A kind of geosynthetics anisotropy tensile testing system, this system comprises test-bed, guide rail, index dial, sample holder, test Vierendeel girder, hydraulic loading device, stiff end, mobile terminal, fixture, displacement transducer and signal acquisition and control device; Test-bed is provided with index dial, guide rail and sample holder; Geosynthetics sample to be tested is placed in sample holder; Test Vierendeel girder is arranged on guide rail and also can freely slides; Stiff end, hydraulic loading device and displacement transducer are fixedly installed on test Vierendeel girder respectively; Hydraulic loading device is connected with mobile terminal with displacement transducer respectively; The end of stiff end and mobile terminal is respectively arranged with fixture; Signal acquisition and control device is connected with sample holder, hydraulic loading device and displacement transducer respectively.The utility model effectively prevent experimental test value and geosynthetics actual loading characteristic grave fault and has the advantage of test process controllable precise.

Description

A kind of geosynthetics anisotropy tensile testing system

Technical field

The utility model belongs to geosynthetics mechanical property test field tests, relates to a kind of geosynthetics anisotropy tensile testing system, particularly relates to the geosynthetics anisotropy tensile testing system of a kind of Loess Gullys reinforced earth technology.

Background technology

Geosynthetics for raw material, makes various types of product with the polymkeric substance of Prof. Du Yucang (as plastics, chemical fibre, synthetic rubber etc.), is placed between inside soil body, surface or the various soil body, plays the effect strengthened or protect the soil body.Mainly comprise geotextile, GSZ, geomembrane, geotechnological special material and earthwork composite material, glass fiber net, the types such as geotechnique's pad.

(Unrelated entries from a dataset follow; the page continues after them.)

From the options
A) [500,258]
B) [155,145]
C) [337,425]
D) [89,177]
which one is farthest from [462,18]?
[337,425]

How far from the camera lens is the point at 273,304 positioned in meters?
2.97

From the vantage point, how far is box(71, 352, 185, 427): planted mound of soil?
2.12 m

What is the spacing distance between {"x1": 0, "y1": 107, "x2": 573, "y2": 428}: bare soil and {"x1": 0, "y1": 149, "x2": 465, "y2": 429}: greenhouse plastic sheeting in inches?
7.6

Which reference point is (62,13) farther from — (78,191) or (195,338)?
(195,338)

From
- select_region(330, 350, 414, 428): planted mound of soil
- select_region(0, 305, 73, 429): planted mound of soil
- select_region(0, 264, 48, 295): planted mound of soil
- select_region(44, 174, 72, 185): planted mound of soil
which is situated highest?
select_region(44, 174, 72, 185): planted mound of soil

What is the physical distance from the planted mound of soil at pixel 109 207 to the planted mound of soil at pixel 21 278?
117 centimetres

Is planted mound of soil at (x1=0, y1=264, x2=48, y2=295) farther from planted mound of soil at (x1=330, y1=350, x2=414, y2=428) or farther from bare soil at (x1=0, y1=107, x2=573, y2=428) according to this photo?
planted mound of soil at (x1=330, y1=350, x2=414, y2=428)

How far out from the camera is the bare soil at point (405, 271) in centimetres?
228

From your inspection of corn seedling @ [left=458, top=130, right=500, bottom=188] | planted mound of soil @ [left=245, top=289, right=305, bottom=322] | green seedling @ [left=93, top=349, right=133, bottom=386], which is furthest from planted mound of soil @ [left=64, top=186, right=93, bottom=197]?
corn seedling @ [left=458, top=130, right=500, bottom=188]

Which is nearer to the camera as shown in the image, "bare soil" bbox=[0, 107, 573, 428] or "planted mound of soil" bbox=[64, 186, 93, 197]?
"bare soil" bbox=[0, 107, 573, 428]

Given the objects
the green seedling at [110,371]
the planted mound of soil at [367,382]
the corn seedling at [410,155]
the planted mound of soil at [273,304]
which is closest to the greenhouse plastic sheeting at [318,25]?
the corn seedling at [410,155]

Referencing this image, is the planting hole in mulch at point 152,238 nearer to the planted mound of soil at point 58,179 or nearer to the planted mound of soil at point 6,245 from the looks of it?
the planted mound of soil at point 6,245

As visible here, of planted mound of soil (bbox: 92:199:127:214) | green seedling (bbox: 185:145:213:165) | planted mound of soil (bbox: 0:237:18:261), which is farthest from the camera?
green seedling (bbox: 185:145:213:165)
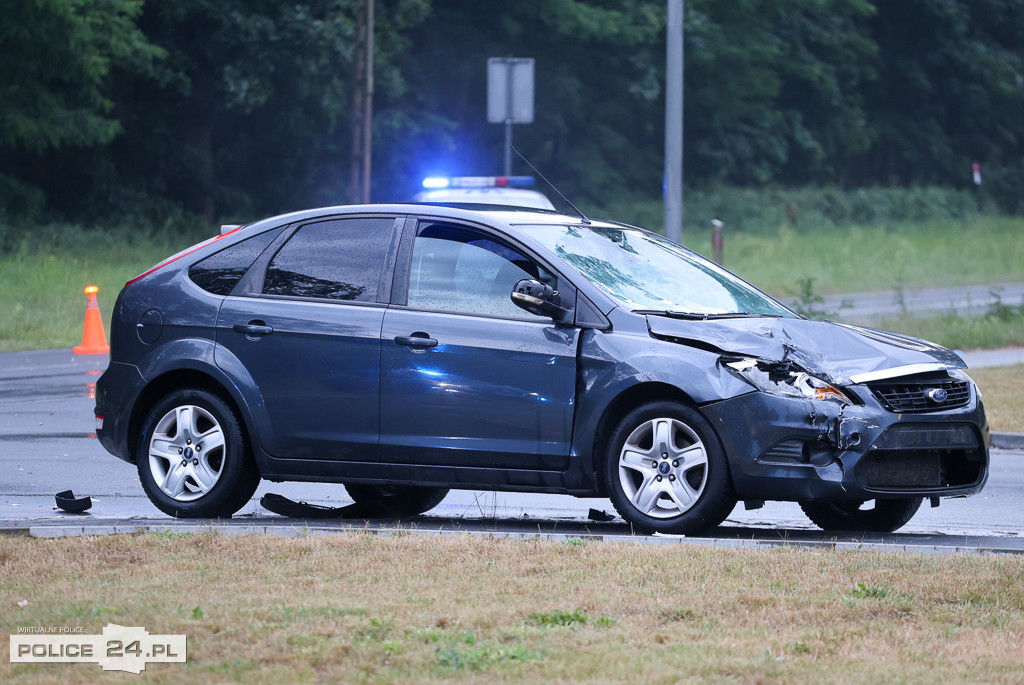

At present, " geosynthetics test procedure " (SL 235-2012) and " highway engineering geosynthetics testing regulations " (JTG E50-2006) all refer to geosynthetics tension test.But still there are problems in current geosynthetics tension test process: during the sampling of (1) geosynthetics, sample direct shear test direction is random large, tests the mechanical property obtained not necessarily representative; (2) during geosynthetics sampling, only define geosynthetics sampling scope and sampling size at present, and institute gets between each sample and may there is inconsistency; (3) during geosynthetics tension test, the general test only doing (or two) direction, cannot consider the anisotropy of geosynthetics, the geosynthetics mechanical performance index that tension test draws can not reflect the actual mechanical property of geosynthetics in engineering reality really.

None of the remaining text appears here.